Fresnel’s distance is given by the relation,

$\therefore \mathrm{Z}_{\mathrm{p}}=\frac{\mathrm{a}^{2}}{\lambda}$

Where,

$\lambda=$ Wavelength of radio waves

$\therefore \lambda=\frac{\mathrm{a}^{2}}{\mathrm{Z}_{\mathrm{p}}}$

$=\frac{(50)^{2}}{2 \times 10^{4}}=1250 \times 10^{-4}$

$=0.1250 \mathrm{~m}=12.5 \mathrm{~cm}$

Therefore, the wavelength of the radio waves is $12.5 \mathrm{~cm}$

Question 19. A parallel beam of light of wavelength $500 \mathrm{~nm}$ falls on a narrow slit and the resulting diffraction pattern is observed on a screen $1 \mathrm{~m}$ away. It is observed that the first minimum is at a distance of $2.5 \mathrm{~mm}$ from the centre of the screen. Find the width of the slit.

Soluition. Wavelength of light beam, $\lambda=500 \mathrm{~nm}=500 \times 10^{-9} \mathrm{~m}$

Distance of the screen from the slit, $\mathrm{D}=1 \mathrm{~m}$

For first minima, $\mathrm{n}=1$

Distance of the first minimum from the centre of the screen can be denoted as:

$x=2.5 \mathrm{~nm}=2.5 \times 10^{-3} \mathrm{~m}$

It is related to the order of minima as:

$n \lambda=x \frac{d}{D}$

$\mathrm{d}=\frac{\mathrm{n} \lambda \mathrm{D}}{x}$

$=\frac{1 \times 500 \times 10^{-9} \times 1}{2.5 \times 10^{-3}}=2 \times 10^{-4} \mathrm{~m}=0.2 \mathrm{~mm}$

Therefore, the width of the slits is $0.2 \mathrm{~mm}$.

Question 20. Answer the following questions:

(a) When a low flying aircraft passes overhead, we sometimes notice a slight shaking of the picture on our TV screen. Suggest a possible explanation.

(b) As you have learnt in the text, the principle of linear superposition of wave displacement is basic to understanding intensity distributions in diffraction and interference patterns. What is the justification of this principle?

Solution: (a) Weak radar signals sent by a low flying aircraft can Interfere with the TV signals received by the antenna. As a result, the TV signals may get distorted. Hence, when a low flying aircraft passes overhead, we sometimes notice a slight shaking of the picture on our TV screen.

(b) The principle of linear superposition of wave displacement is essential to our understanding of intensity distributions and interference patterns. This is because superposition follows from the linear character of a differential equation that governs wave motion. If $y_{1}$ and $y_{2}$ are the solutions of the second order wave equation, then an linear combination of $y_{1}$ and $y_{2}$ will also be the solution of the wave equation.

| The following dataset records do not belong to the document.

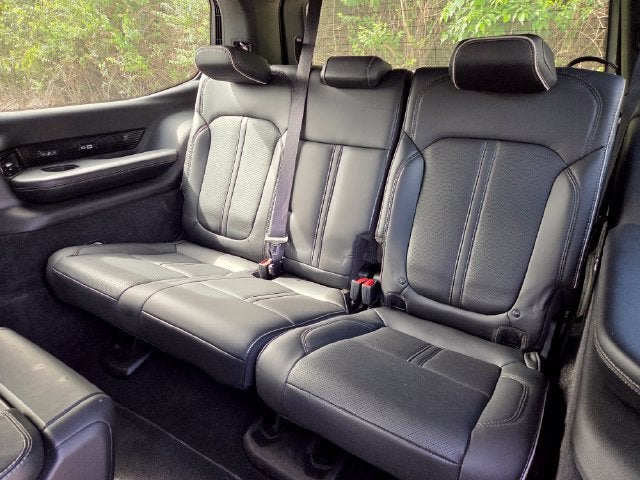 2024 Jeep Grand Wagoneer Series II Obsidian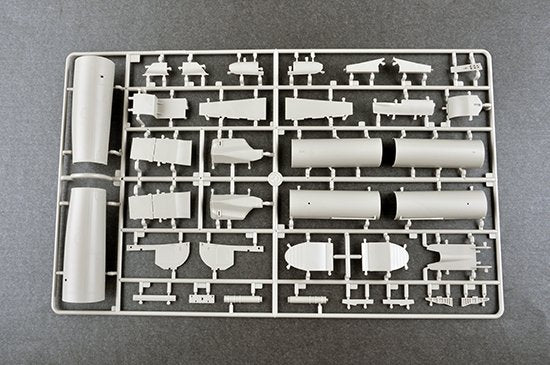 Trumpeter 03224 Russian Mikoyan MIG-29C Fulcrum 1/32 – immagine 5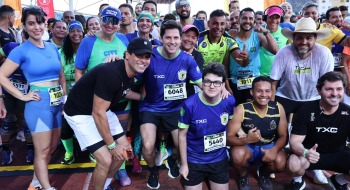 Daniel Vilela participa da Corrida do Agro e destaca força do setor em Goiás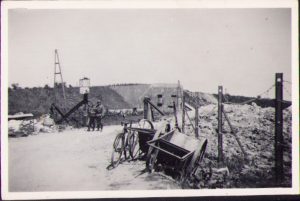Militar german și buncăr în Olanda, 1940, Al Doilea Război Mondial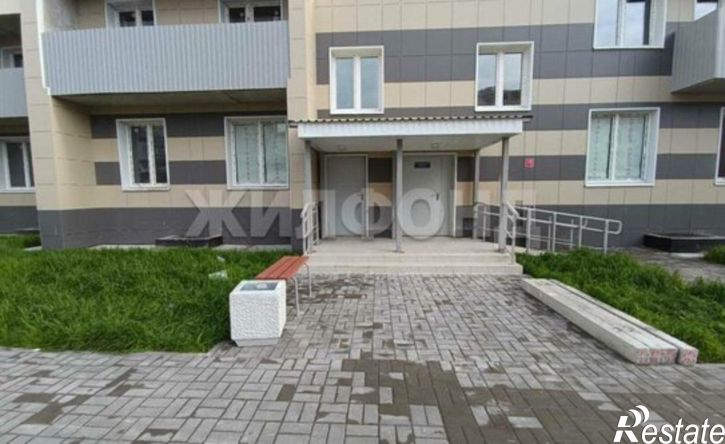 2-комн квартира ул Терехина, 6 1,  д. 6 1,  к. 1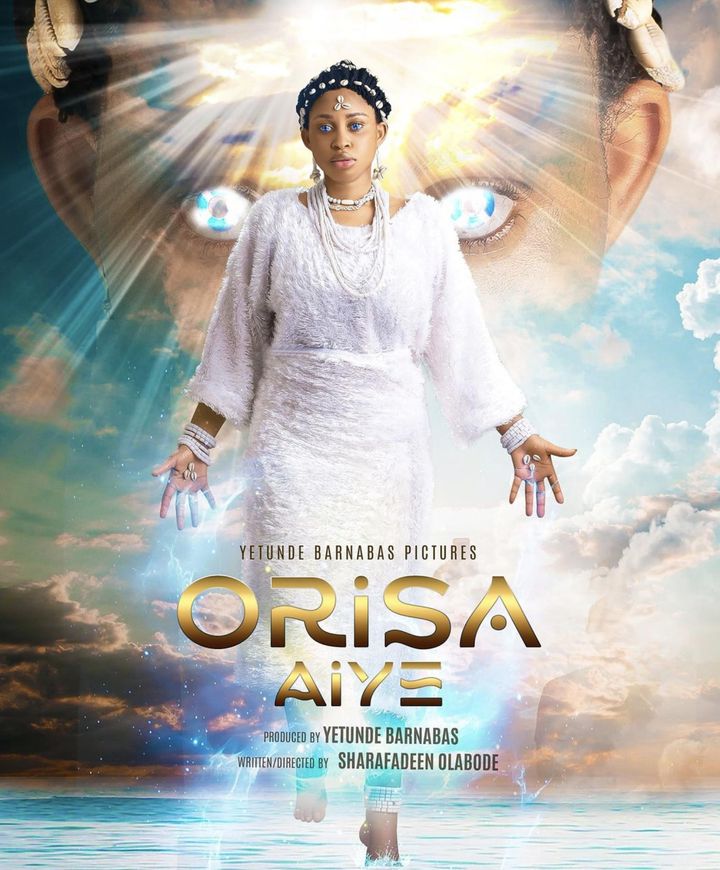 Orisa Aiye (2024) Poster
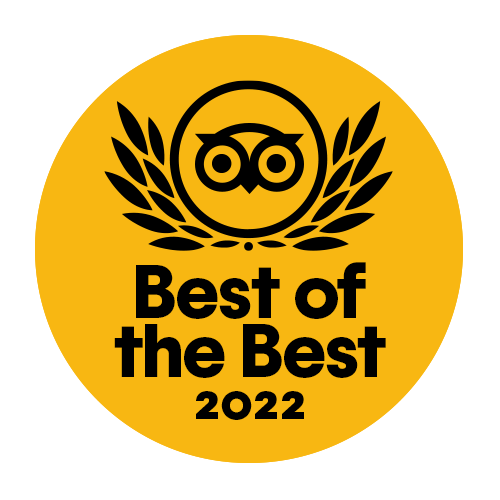 TripAdvisor Best of the Best 2022 Spa & Wellness Basel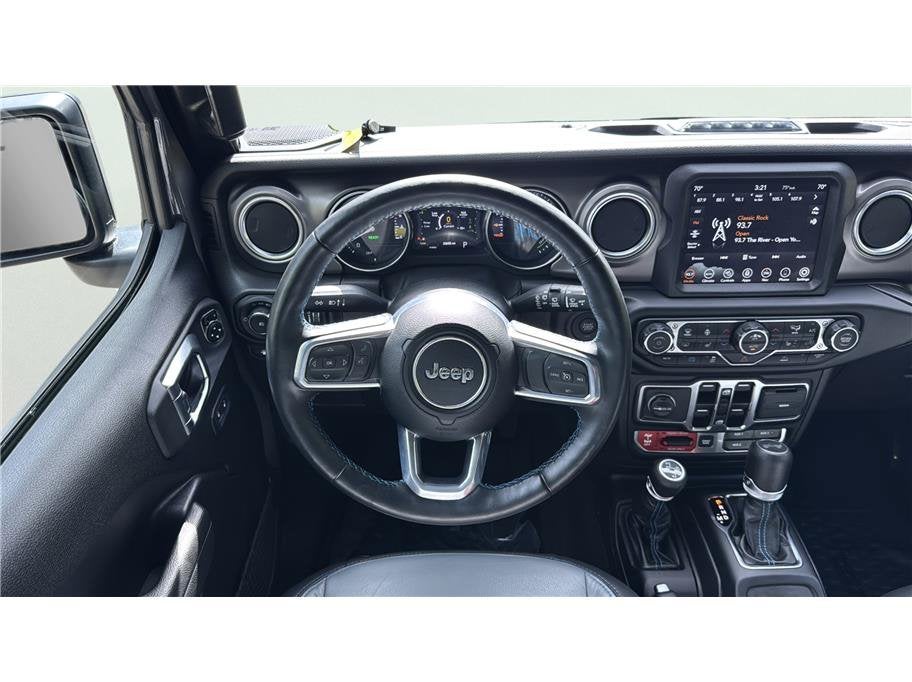 2023 Jeep Wrangler 4xe Rubicon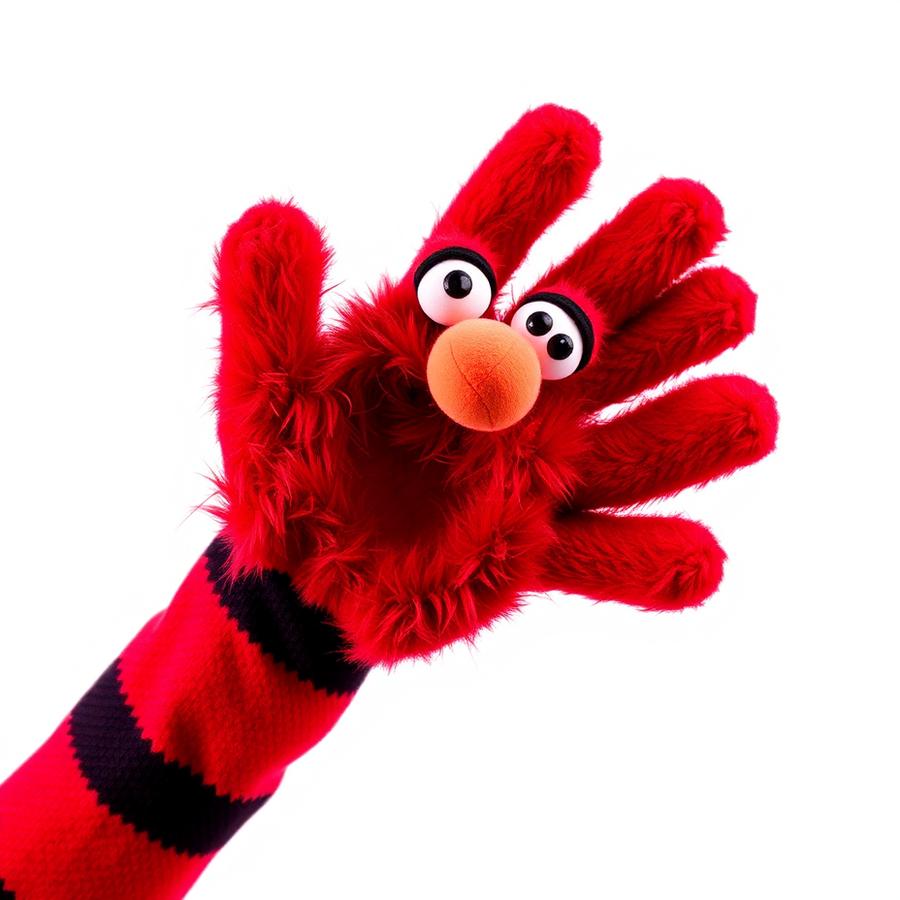 Russo Hand Puppet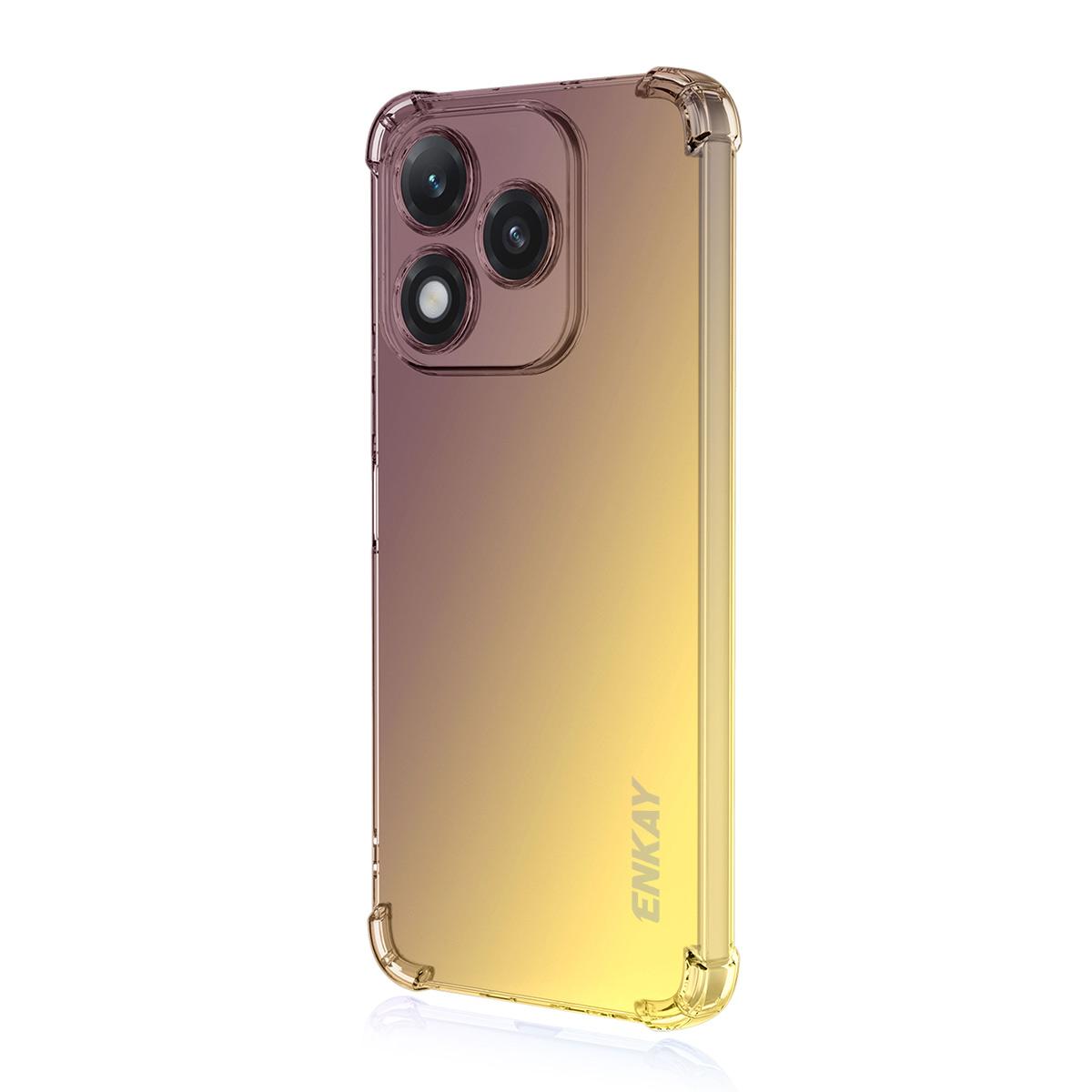 For Honor 400 Lite 5G TPU Case ENKAY Thickened Four Corner Drop-Proof Phone Back Cover C
For Honor 400 Lite 5G TPU Case ENKAY Thickened Four Corner Drop-Proof Phone Back Cover C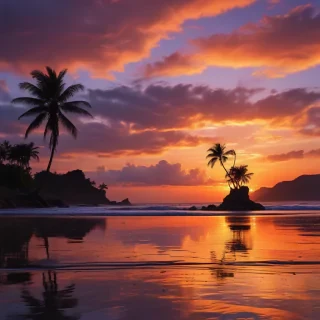 iphone sunset wallpapers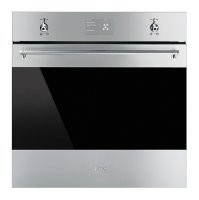 Духовой шкаф smeg SF6395XE Духовой шкаф smeg SF6395XE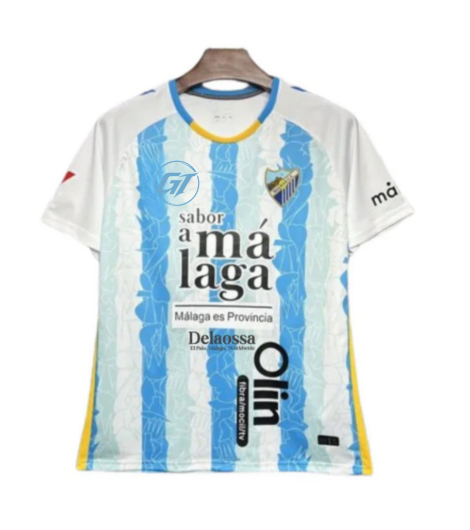 Camiseta Delaossa x Málaga CF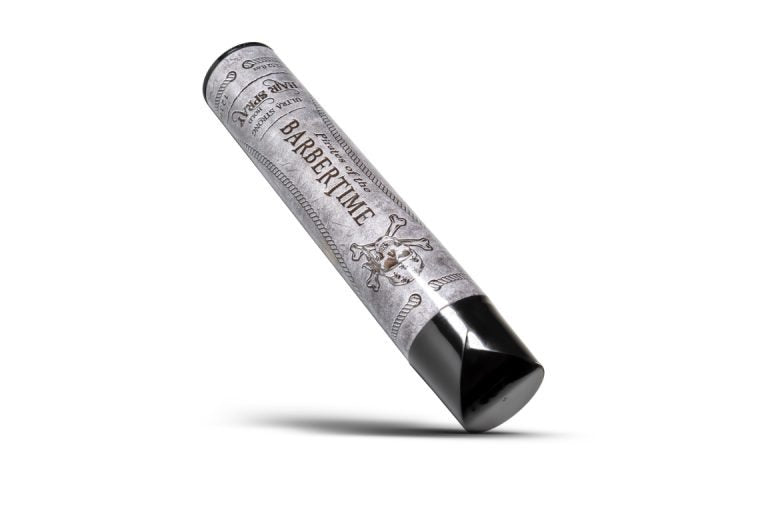 Barbertime Lacca Tenuta Ultra Forte 400ml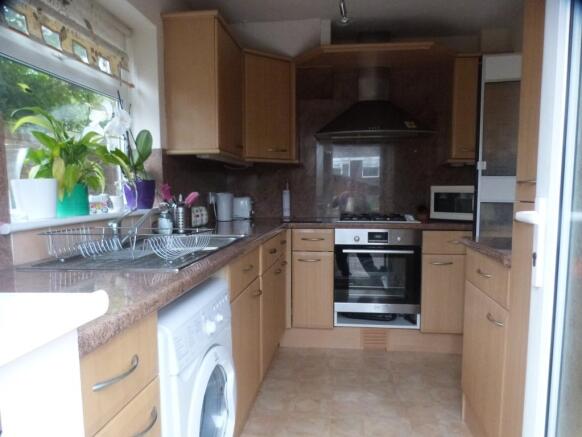 Fitted Kitchen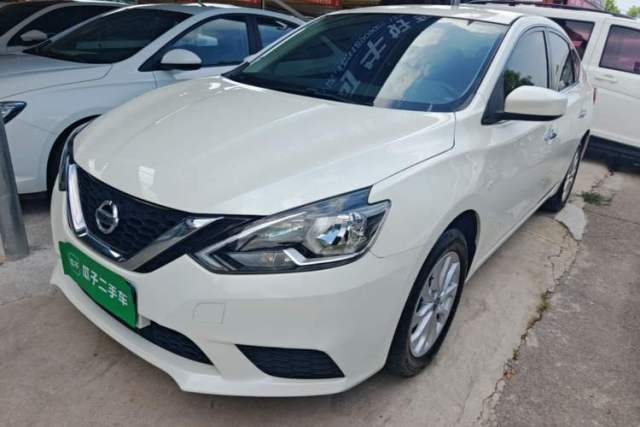Used Nissan Sylphy 2022 Classic 1.6XE CVT Comfort Edition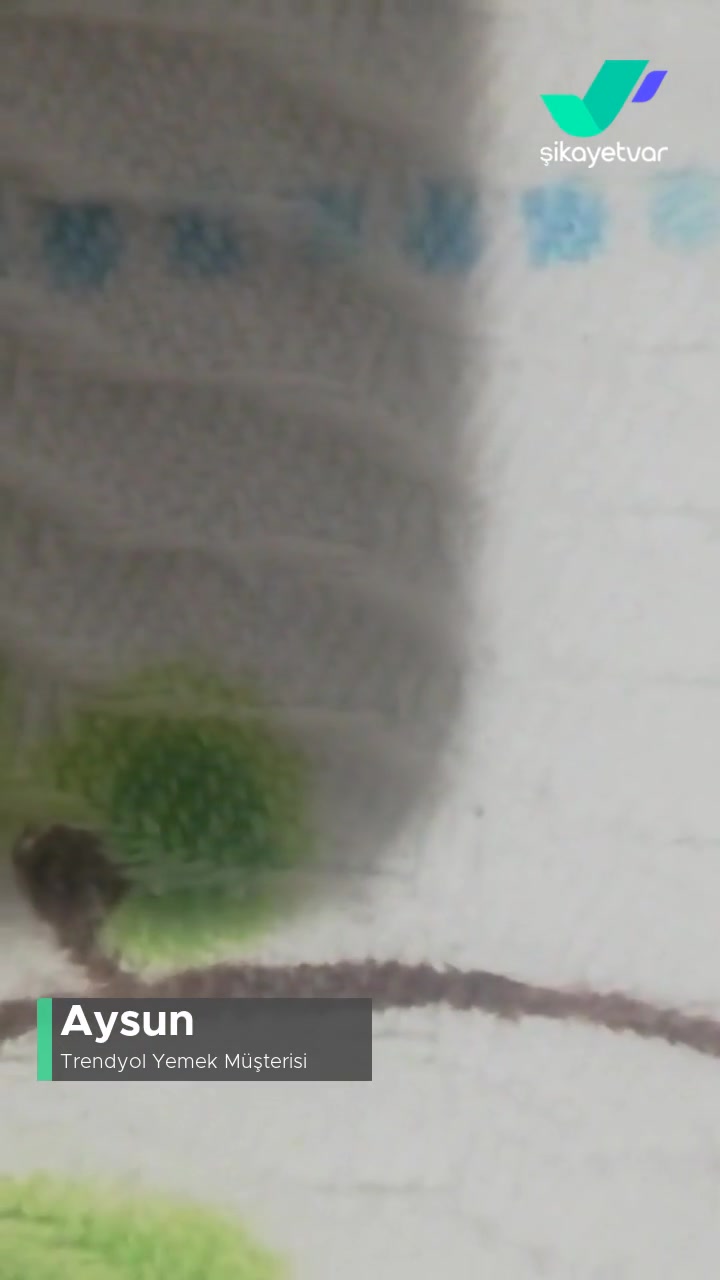 Trendyol Yemek Siparişim Eksik Geldi Paramı İade Etmiyorlar videonun kapak resmi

Question 21. In deriving the single slit diffraction pattern, it was stated that the intensity is zero at angles of $n \frac{\lambda}{a}$. Justify this by suitably dividing the slit to bring out the cancellation.

Solution: Consider that a single slit of width $\mathrm{d}$ is divided into $\mathrm{n}$ smaller slits.

$\therefore$ Width of each slit, $d^{\prime}=\frac{d}{n}$

Angle of diffraction is giving by the relation,

$\theta=\frac{\frac{d}{d} \lambda}{d}=\frac{\lambda}{d}$

Each of this infinitesimally small slit sends zero intensity in direction $\theta$. Hence, the combination of these slits will give zero intensity.